Each of the panels 14 is illuminated by a separate flash 20 mounted on the wall 16 directly above the panel holders 18 of the panels 14. It is desirable to make the flashlights 20 adjustable, using in this example a rotating light source and a corner hinge similar to that of a "barn door". To reduce or practically prevent the reflection, glare, or reflection of other light sources inside the vehicle on the interior surface of the train 10 windows, 75% of the brightness detected by the viewer in front of the panels 14 is the flash of the external flash. and must come from light sources inside the vehicle. Another option is to reduce the vehicle's interior lighting as it passes before the display panels 14.

Each fixture of the flash 20 is preferably coupled to the following by means of interconnected connectors. This results in a modular design, allowing easy expansion and maintenance.

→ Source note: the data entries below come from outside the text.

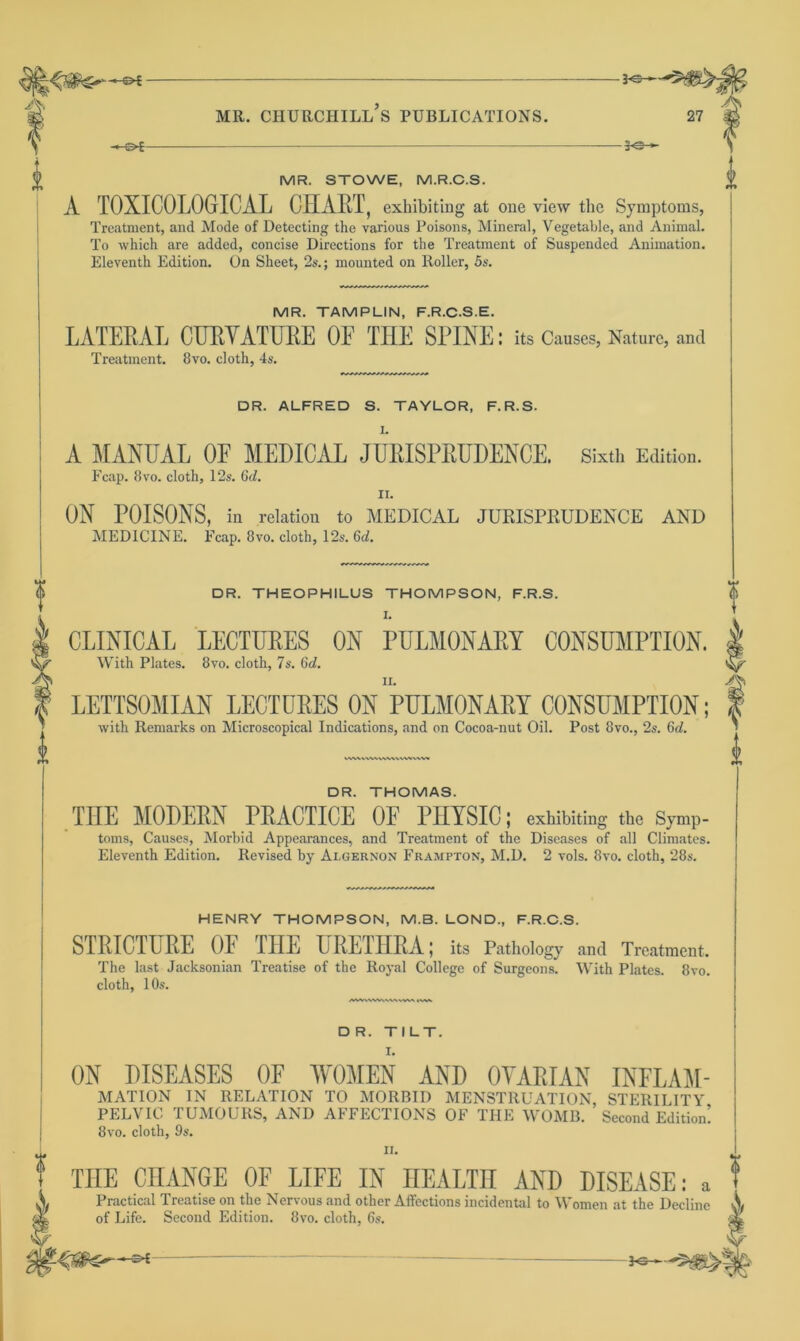 MR. CHURCHILL'S PUBLICATIONS. 27

MR. STOWE, M.R.C.S.

A TOXICOLOGICAL CHART, exhibiting at one view the Symptoms, Treatment, and Mode of Detecting the various Poisons, Mineral, Vegetable, and Animal. To which are added, concise Directions for the Treatment of Suspended Animation. Eleventh Edition. On Sheet, 2s.; mounted on Roller, 5s.

MR. TAMPLIN, F.R.C.S.E.

LATERAL CURVATURE OF THE SPINE: its Causes, Nature, and Treatment. 8vo. cloth, 4s.

DR. ALFRED S. TAYLOR, F.R.S.

I.

A MANUAL OF MEDICAL JURISPRUDENCE. Sixth Edition. Fcap. 8vo. cloth, 12s. 6d.

II.

ON POISONS, in relation to MEDICAL JURISPRUDENCE AND MEDICINE. Fcap. 8vo. cloth, 12s. 6d.

DR. THEOPHILUS THOMPSON, F.R.S.

I.

CLINICAL LECTURES ON PULMONARY CONSUMPTION. With Plates. 8vo. cloth, 7s. 6d.

II.

LETTSOMIAN LECTURES ON PULMONARY CONSUMPTION; with Remarks on Microscopical Indications, and on Cocoa-nut Oil. Post 8vo., 2s. 6d.

DR. THOMAS.

THE MODERN PRACTICE OF PHYSIC; exhibiting the Symptoms, Causes, Morbid Appearances, and Treatment of the Diseases of all Climates. Eleventh Edition. Revised by Algernon Frampton, M.D. 2 vols. 8vo. cloth, 28s.

HENRY THOMPSON, M.B. LOND., F.R.C.S.

STRICTURE OF THE URETHRA; its Pathology and Treatment. The last Jacksonian Treatise of the Royal College of Surgeons. With Plates. 8vo. cloth, 10s.

DR. TILT.

I.

ON DISEASES OF WOMEN AND OVARIAN INFLAMMATION IN RELATION TO MORBID MENSTRUATION, STERILITY, PELVIC TUMOURS, AND AFFECTIONS OF THE WOMB. Second Edition. 8vo. cloth, 9s.

II.

THE CHANGE OF LIFE IN HEALTH AND DISEASE: a Practical Treatise on the Nervous and other Affections incidental to Women at the Decline of Life. Second Edition. 8vo. cloth, 6s.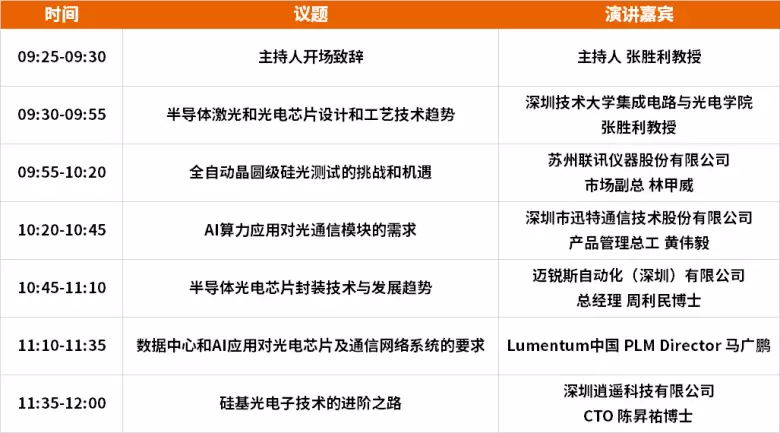 | 时间 | 议题 | 演讲嘉宾 |
|---|---|---|
| 09:25-09:30 | 主持人开场致辞 | 主持人 张胜利教授 |
| 09:30-09:55 | 半导体激光和光电芯片设计和工艺技术趋势 | 深圳技术大学集成电路与光电学院 张胜利教授 |
| 09:55-10:20 | 全自动晶圆级硅光测试的挑战和机遇 | 苏州联讯仪器股份有限公司 市场副总 林甲威 |
| 10:20-10:45 | AI算力应用对光通信模块的需求 | 深圳市迅特通信技术股份有限公司 产品管理总工 黄伟毅 |
| 10:45-11:10 | 半导体光电芯片封装技术与发展趋势 | 迈锐斯自动化（深圳）有限公司 总经理 周利民博士 |
| 11:10-11:35 | 数据中心和AI应用对光电芯片及通信网络系统的要求 | Lumentum中国 PLM Director 马广鹏 |
| 11:35-12:00 | 硅基光电子技术的进阶之路 | 深圳逍遥科技有限公司 CTO 陈昇祐博士 |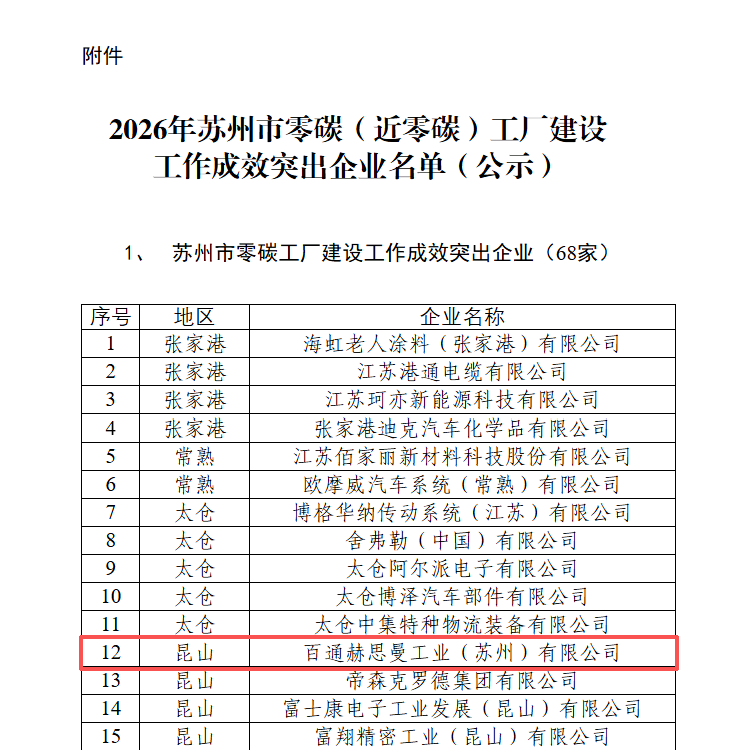 附件

2026年苏州市零碳（近零碳）工厂建设工作成效突出企业名单（公示）

1、 苏州市零碳工厂建设工作成效突出企业（68家）

| 序号 | 地区 | 企业名称 |
|---|---|---|
| 1 | 张家港 | 海虹老人涂料（张家港）有限公司 |
| 2 | 张家港 | 江苏港通电缆有限公司 |
| 3 | 张家港 | 江苏珂亦新能源科技有限公司 |
| 4 | 张家港 | 张家港迪克汽车化学品有限公司 |
| 5 | 常熟 | 江苏佰家丽新材料科技股份有限公司 |
| 6 | 常熟 | 欧摩威汽车系统（常熟）有限公司 |
| 7 | 太仓 | 博格华纳传动系统（江苏）有限公司 |
| 8 | 太仓 | 舍弗勒（中国）有限公司 |
| 9 | 太仓 | 太仓阿尔派电子有限公司 |
| 10 | 太仓 | 太仓博泽汽车部件有限公司 |
| 11 | 太仓 | 太仓中集特种物流装备有限公司 |
| 12 | 昆山 | 百通赫思曼工业（苏州）有限公司 |
| 13 | 昆山 | 帝森克罗德集团有限公司 |
| 14 | 昆山 | 富士康电子工业发展（昆山）有限公司 |
| 15 | 昆山 | 富翔精密工业（昆山）有限公司 |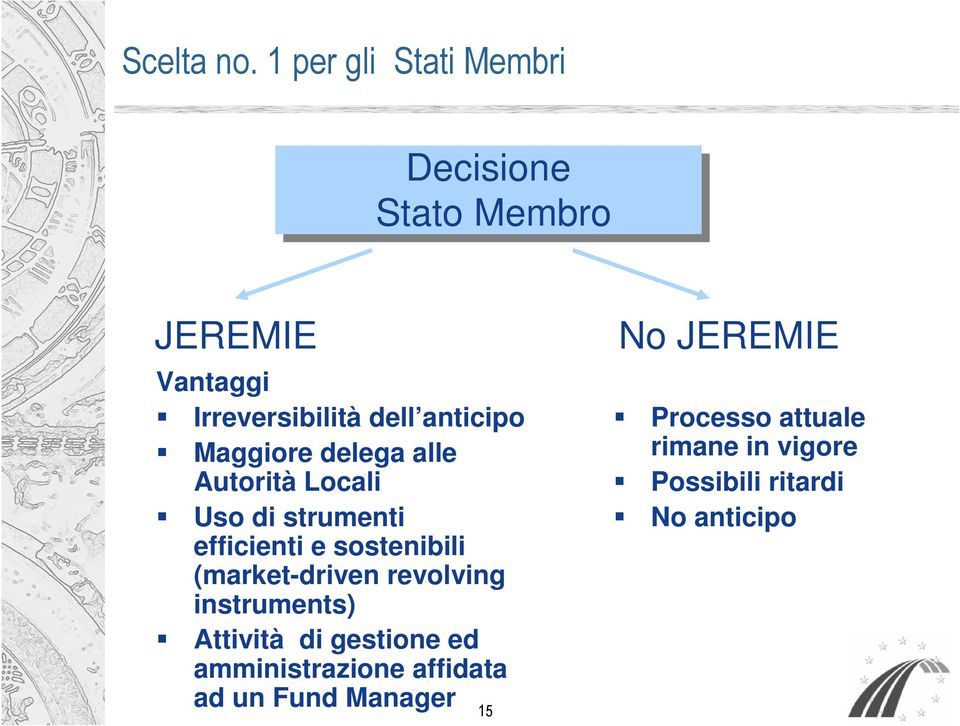 Scelta no. 1 per gli Stati Membri

Decisione
Stato Membro

JEREMIE

Vantaggi
▪ Irreversibilità dell'anticipo
▪ Maggiore delega alle Autorità Locali
▪ Uso di strumenti efficienti e sostenibili (market-driven revolving instruments)
▪ Attività di gestione ed amministrazione affidata ad un Fund Manager

No JEREMIE

▪ Processo attuale rimane in vigore
▪ Possibili ritardi
▪ No anticipo

15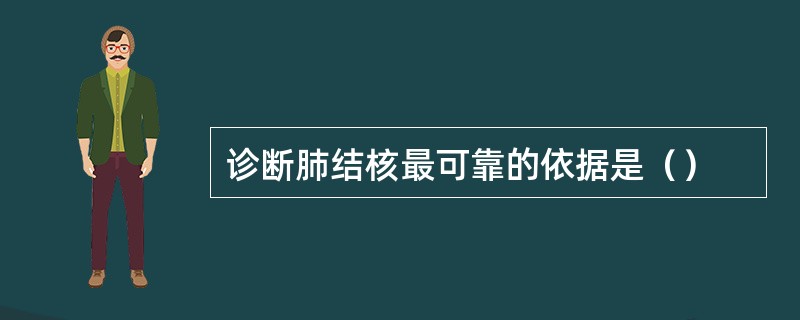 诊断肺结核最可靠的依据是（）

As mentioned above, the 10 trains mentioned in the example, the vehicle described herein, is a subway train running in an underground tunnel. However, the invention is applicable to open-track fixed track systems, track systems, monorails, lifts, or any form of transport, device that provides motion pictures and where the prevailing light conditions are appropriate or adjustable.

HU 224 779 Β1

The above description describes viewing a movie through a window on one side of the train 10. Of course, the picture boards 14 can be placed on either side of the train 10 if the conditions are right. If you take advantage of this feature, the images on the two opposite sides need not necessarily be the same.

Claims (10)

PATENT CLAIMS 1. A motion picture system of a moving vehicle, wherein the vehicle is moving at a substantially constant speed on a fixed track and the system is provided with a series of still images, arranged by image frames along one side of the fixed track and characterized by an intermittent illumination system. that there is a relationship between the width of the images (W _p ), the distance between adjacent images (WJ, and the speed of the vehicle (V), (W _p + W |)> V / R, where R is the value of the image flashes per second, and said value being less than or equal to 24 frames per second, the illumination system is provided with a vehicle proximity monitor (22) having a signal having an image illumination frequency greater than 24 Hz. The system of claim 1, wherein the distance (W 1) between adjacent images is less than or equal to 5 cm. 3. The system of claim 1 or 2, characterized in that the distance between adjacent images (W |) is identical to the images of the width (W _p) of one twelfth. System according to claim 1, characterized in that the vehicle proximity control (22) is provided with a motion detector (24). System according to claim 4, characterized in that the motion sensor (24) of the vehicle proximity control (22) is configured as an infrared sensor. System according to claim 1, characterized in that the vehicle proximity monitoring control (22) is provided with a timer (26) connected to a system for illuminating the images for a predetermined time. 7. System according to any one of claims 1 to 3, characterized in that the system is connected to an AC power source (30) with frequency f, which is connected to a system illuminating with images f. 8. System according to any one of claims 1 to 4, characterized in that the image holders (18) hold the images at a certain distance from the boundary track wall (16) and the image holders (18) are provided with locking means that can be bridged by this distance. 9. System according to any one of claims 1 to 4, characterized in that the ratio of the width (W _p ) of the images to their distance (D) from the vehicle (W _p : D) is substantially constant for each image. 10. System according to any one of claims 1 to 3, characterized in that the ratio of the height (H _p ) of the images to their distance (D) from the vehicle (H _p : D) is substantially constant for each image.